A great example of this system capability is Intel’s new virtual switching reference design for the Intel® Xeon® Scalable processor with integrated FPGA. This reference design uses the FPGA for infrastructure dataplane switching, while the processor does application processing or processes virtual machines. This helps simplify network complexity and improve the productivity of the processor.
This solution is also compatible with the Open Virtual Switch (OVS) framework and delivers a dramatic 3.2X throughput improvement at half the latency and 2X more VMs as compared to OVS running on an equivalent processor without FPGA acceleration.1 Additionally, code compatibility with Intel’s OVS-DPDK software makes data center retrofits simple and scalable to optimize operational agility.
Fujitsu, a lead partner, plans to deliver systems based on the Intel® Xeon® processor with integrated FPGA and Intel’s OVS reference design. They are making the Intel® virtual switching reference design even more robust for the networking environment through their reliability, availability, and serviceability (RAS) with performance monitoring and debug assisting functions. This solution is being demonstrated this week at the Fujitsu Forum in Tokyo.
FPGAs continue to be an important part of Intel’s portfolio of workload-optimized solutions for the data center. Going forward, we will continue to improve ease of use of Intel® FPGAs and other accelerators in the datacenter. To provide our customers with greater deployment flexibility, Intel’s future roadmap will introduce a discrete FPGA solution with faster coherent and increased high-bandwidth interconnect enabled by the Acceleration Stack for Intel® Xeon® CPU with FPGAs. It will support code migration from the Intel® Xeon® Scalable processor with Integrated FPGA and the Intel® Programmable Acceleration Card (Intel® PAC) solutions, and will continue to be optimized for enhanced bandwidth and low latency.
To learn more about the new Intel® Xeon® Scalable processor with integrated FPGA, visit www.intel.com/accelerators.
Image source: Intel Now Intel has finally announced that they are shipping their Xeon 6138P Gold with integrated FPGA accelerator to selected customers.

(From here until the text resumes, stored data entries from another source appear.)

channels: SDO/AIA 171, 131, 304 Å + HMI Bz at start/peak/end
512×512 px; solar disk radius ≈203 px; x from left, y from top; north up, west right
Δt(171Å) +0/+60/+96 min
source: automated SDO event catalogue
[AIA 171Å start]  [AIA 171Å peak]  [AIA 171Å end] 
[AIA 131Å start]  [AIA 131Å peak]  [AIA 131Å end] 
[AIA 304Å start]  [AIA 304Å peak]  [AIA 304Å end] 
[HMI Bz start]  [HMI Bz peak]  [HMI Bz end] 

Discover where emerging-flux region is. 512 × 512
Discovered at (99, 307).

The Intel Xeon 6138P includes one Arria10 GX 1150 FPGA core, with up to 160Gbps of I/O bandwidth and a cache-coherent interface for tightly coupled acceleration. The Arria FPGA has its own cache and connects with the Xeon processor via Intel’s ultra fast UPI (Ultra Path Interconnect). The data sharing between processor and FPGA do not need DMA access, reducing programming complexity.

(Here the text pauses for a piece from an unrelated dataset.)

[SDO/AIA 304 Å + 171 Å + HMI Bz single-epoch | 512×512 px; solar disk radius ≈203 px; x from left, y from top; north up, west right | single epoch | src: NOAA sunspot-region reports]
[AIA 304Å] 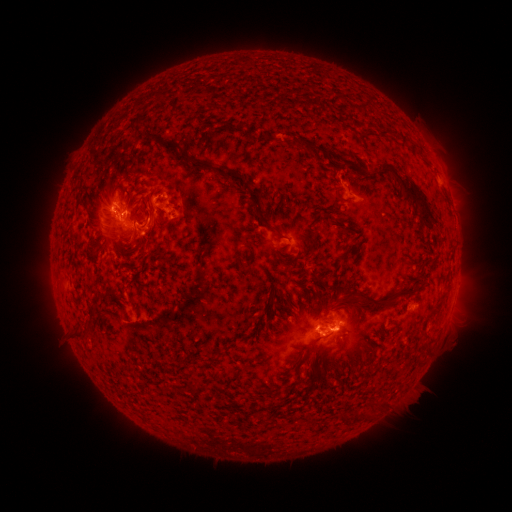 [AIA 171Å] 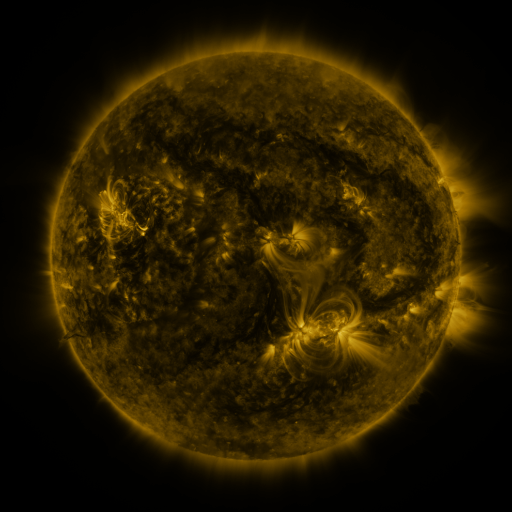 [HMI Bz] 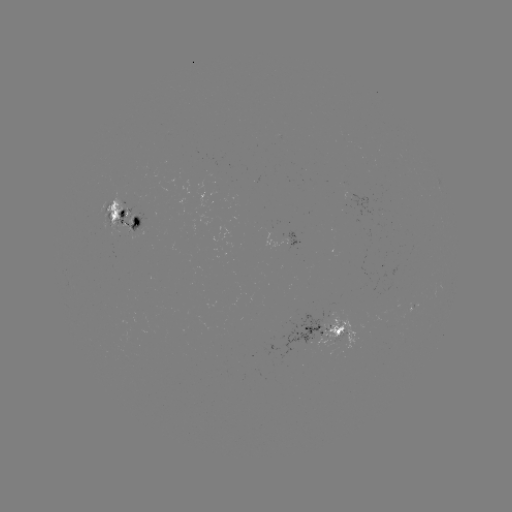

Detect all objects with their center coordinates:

According Anandtech, “The Xeon Scalable Gold 6138 is already an existing CPU, and the x86 silicon on the 6138P looks to be identical between the two parts: A 20C/40T CPU, with a 2GHz base clock, 3.7GHz boost, with 6 channels of DDR4 support. The PCIe lane count is different — 48 lanes on the base 6138 compared with 32 lanes on the 6138P — but this almost certainly means that 16 of those PCIe 3.0 lanes have been diverted for bandwidth for the FPGA.”
According to Intel, the integrated processor Xeon delivers a 3.2x throughput improvement at half the latency compared to an FPGA-less Xeon device.
In the announcement, Intel has stated that “Fujitsu, a lead partner, plans to deliver systems based on the Intel® Xeon® processor with integrated FPGA and Intel’s OVS reference design. They are making the Intel® virtual switching reference design even more robust for the networking environment through their reliability, availability, and serviceability (RAS) with performance monitoring and debug assisting functions. This solution is being demonstrated this week at the Fujitsu Forum in Tokyo.”